Wenn Frauen aus der Region Döbeln Hilfe brauchen, müssen sie in die Bergstadt fahren. Sobald Kinder im Kindergarten- oder Schulalter betroffen sind, bedeutet das einen größeren logistischen Aufwand. „Doch den scheuen manche nicht. Wir haben es schon erlebt, dass Kinder auch aus der Döbelner Region eine Schule in Freiberg besucht haben“, so Muck. Das Frauenhaus biete nicht nur eine Unterkunft und eine Beratung für die Mütter an. Die Mitarbeiter kümmern sich auch um die Betreuung der Kinder. „Diese erleben das meist positiv“, sagte Manuela Muck. Sie kann keinen bestimmten Trend erkennen. Das Frauenhaus werde von älteren Frauen ohne Kinder genauso genutzt wie von jüngeren mit Kindern, die aus allen sozialen Schichten stammen.

„Die Aufenthaltszeit der Frauen sollte nicht länger als drei Monate sein. „Diese Zeit benötigen Frauen, die sich dauerhaft trennen und neuen Wohnraum suchen. Das bedeutet nicht, dass dies die durchschnittliche Aufenthaltsdauer aller Frauen ist“ sagte die Sozialarbeiterin. Manche Frauen bleiben nur eine Nacht, andere eine Woche. Etwa die Hälfte der Frauen kehre zu ihrem Partner zurück.

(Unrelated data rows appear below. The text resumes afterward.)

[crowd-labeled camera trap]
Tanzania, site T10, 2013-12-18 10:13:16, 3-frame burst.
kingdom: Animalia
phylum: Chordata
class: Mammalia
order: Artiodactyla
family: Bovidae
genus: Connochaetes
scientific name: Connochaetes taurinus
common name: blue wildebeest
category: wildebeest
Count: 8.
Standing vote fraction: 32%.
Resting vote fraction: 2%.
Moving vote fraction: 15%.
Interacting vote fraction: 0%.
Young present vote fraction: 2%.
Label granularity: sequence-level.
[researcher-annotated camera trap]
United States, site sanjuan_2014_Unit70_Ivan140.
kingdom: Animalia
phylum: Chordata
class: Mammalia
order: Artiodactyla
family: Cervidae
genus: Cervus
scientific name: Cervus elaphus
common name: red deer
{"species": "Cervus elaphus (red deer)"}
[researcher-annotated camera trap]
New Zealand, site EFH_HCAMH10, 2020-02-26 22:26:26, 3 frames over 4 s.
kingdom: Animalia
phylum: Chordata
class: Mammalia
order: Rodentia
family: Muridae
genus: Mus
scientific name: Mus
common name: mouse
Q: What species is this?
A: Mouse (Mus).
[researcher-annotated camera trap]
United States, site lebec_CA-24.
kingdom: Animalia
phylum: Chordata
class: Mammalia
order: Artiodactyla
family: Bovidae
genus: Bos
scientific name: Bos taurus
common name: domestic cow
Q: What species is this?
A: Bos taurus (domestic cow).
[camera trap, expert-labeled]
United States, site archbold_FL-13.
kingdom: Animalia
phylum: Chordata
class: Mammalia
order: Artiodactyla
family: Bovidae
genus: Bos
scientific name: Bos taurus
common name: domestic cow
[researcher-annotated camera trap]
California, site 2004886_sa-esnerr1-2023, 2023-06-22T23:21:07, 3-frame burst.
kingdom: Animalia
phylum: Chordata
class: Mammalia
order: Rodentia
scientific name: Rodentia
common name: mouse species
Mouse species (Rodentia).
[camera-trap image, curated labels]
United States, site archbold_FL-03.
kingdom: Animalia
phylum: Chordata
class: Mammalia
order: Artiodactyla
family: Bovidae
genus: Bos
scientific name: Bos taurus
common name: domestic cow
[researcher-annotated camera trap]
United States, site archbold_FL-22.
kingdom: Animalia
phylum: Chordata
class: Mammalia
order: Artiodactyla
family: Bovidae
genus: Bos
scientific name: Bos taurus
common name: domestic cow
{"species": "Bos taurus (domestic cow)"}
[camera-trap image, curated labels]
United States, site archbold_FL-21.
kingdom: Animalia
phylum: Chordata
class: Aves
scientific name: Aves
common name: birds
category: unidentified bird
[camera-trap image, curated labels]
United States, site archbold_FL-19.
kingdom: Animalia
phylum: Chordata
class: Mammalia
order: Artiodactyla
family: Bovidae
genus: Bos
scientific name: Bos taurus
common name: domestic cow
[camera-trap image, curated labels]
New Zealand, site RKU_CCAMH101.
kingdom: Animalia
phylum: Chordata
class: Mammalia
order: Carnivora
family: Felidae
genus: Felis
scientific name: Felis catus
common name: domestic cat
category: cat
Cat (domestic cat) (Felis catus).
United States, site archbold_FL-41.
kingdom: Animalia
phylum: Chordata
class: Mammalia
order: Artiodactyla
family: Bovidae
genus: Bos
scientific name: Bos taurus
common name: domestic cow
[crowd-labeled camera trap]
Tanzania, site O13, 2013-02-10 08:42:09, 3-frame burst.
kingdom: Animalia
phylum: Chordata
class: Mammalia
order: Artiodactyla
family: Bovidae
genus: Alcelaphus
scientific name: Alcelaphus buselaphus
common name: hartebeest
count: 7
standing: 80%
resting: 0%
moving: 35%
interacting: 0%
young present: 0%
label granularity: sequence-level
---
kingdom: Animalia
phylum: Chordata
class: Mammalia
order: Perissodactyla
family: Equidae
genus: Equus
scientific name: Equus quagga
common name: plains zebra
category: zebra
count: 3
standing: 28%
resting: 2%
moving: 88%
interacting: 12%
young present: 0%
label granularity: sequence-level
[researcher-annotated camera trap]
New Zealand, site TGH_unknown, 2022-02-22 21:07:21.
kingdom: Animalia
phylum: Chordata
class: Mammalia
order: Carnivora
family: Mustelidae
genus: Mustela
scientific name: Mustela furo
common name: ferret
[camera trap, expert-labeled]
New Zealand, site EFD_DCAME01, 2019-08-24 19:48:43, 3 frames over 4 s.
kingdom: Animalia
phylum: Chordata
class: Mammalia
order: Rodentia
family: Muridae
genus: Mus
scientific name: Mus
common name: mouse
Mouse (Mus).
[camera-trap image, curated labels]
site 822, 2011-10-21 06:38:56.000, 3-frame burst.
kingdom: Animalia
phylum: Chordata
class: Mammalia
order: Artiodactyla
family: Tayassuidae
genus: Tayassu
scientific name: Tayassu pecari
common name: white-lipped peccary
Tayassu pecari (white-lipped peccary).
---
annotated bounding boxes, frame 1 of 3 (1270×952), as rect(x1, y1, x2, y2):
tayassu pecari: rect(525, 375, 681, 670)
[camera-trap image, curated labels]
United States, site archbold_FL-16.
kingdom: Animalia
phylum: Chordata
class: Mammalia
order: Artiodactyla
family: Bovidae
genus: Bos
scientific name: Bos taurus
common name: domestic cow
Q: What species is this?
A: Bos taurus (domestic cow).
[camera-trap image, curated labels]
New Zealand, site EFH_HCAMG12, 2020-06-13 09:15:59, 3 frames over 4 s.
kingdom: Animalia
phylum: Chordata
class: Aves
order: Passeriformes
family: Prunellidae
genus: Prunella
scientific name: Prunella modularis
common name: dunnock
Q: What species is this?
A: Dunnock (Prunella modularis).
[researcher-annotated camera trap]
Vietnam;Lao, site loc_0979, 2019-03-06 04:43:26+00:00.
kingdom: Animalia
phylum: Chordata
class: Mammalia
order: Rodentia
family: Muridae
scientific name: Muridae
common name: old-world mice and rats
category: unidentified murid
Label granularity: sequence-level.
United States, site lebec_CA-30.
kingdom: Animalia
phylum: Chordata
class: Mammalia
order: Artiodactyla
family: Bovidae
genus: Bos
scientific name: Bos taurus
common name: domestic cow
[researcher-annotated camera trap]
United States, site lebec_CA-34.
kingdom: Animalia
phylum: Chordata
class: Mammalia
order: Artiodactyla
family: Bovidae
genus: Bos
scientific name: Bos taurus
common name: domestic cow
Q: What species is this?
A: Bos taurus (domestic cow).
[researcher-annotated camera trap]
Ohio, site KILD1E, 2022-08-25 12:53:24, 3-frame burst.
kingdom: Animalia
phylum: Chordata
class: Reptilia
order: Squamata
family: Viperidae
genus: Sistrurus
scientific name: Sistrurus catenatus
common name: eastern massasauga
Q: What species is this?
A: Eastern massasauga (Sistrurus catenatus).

„Es ist kein leichter Schritt, ins Frauenhaus zu gehen. Davor liegt ein langer Prozess“, erklärt Annett Schrenk. Hilfe bei gewalttätigen Übergriffen von Partnern biete das Gewaltschutzgesetz. „Das besagt, wer schlägt, der geht“, so die Mitarbeiterin des Landratsamtes. Um das durchzusetzen, müsse bei einem Konflikt mit Gewalt die Polizei gerufen werden. Die könne dann den Täter 14 Tage aus der Wohnung verbannen. In dieser Zeit ist es dem Opfer möglich, Anträge bei Gericht zu stellen. Doch das in die Praxis umzusetzen beziehungsweise die Einhaltung der Anordnung zu kontrollieren, sei eher schwierig, so Schrenk. Auch Manuela Muck bestätigt, dass das Gesetz nicht für alle Frauen eine Option ist. Sie rät Betroffenen, sich mit der Interventions- und Koordinierungsstelle (Ikos) zur Bekämpfung häuslicher Gewalt in Chemnitz in Verbindung zu setzen. Diese berät zu weiteren Verfahrensweisen. Auch die Diakonie und das DRK haben Sozialberatungsstellen, an die sich Betroffene wenden können.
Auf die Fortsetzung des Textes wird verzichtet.